Indians overseas remitted $87 billion in 2021, the biggest inflow for any country tracked by the World Bank.
Under the RBI’s Liberalised Remittance Scheme, all resident individuals, including minors, are allowed to freely remit up to USD 2,50,000 per financial year (April-March) for any permissible current or capital account transaction or a combination of both. Further, resident individuals can avail of the foreign exchange facility for specific purposes within the limit of USD 2,50,000 only.
The Scheme was introduced on February 4, 2004, with a limit of USD 25,000. The LRS limit has been revised in stages consistent with prevailing macro and micro economic conditions. In case of remitter being a minor, the LRS declaration form must be countersigned by the minor’s natural guardian. The Scheme is not available to corporates, partnership firms, HUF, Trusts etc.
During 2021, India received $87 billion in remittances, and the US was the biggest source, accounting for over 20 per cent of these funds, the World Bank said in its latest report.
“Flows to India (the world’s largest recipient of remittances) are expected to reach $87 billion, a gain of 4.6 per cent with the severity of COVID-19 caseloads and deaths during the second quarter (well above the global average) playing a prominent role in drawing altruistic flows (including for the purchase of oxygen tanks) to the country,” the World Bank report stated.
India is followed by China, Mexico, the Philippines, and Egypt, the report said. In India, remittances are projected to grow three per cent in 2022 to $89.6 billion, reflecting a drop in overall migrant stock, as a large proportion of returnees from the Arab countries await return, it said.

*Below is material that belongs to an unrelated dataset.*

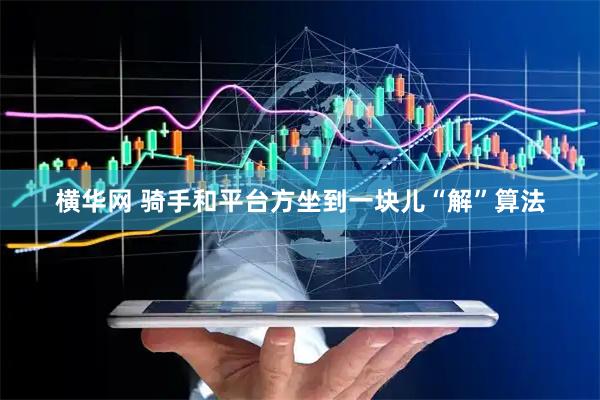 横华网 骑手和平台方坐到一块儿“解”算法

Remittances to low- and middle-income countries are projected to have grown a strong 7.3 per cent to reach $589 billion in 2021, the bank said. This return to growth is more robust than earlier estimates and follows the resilience of flows in 2020 when remittances declined by only 1.7 per cent despite a severe global recession due to COVID-19, according to estimates from the World Bank’s Migration and Development Brief.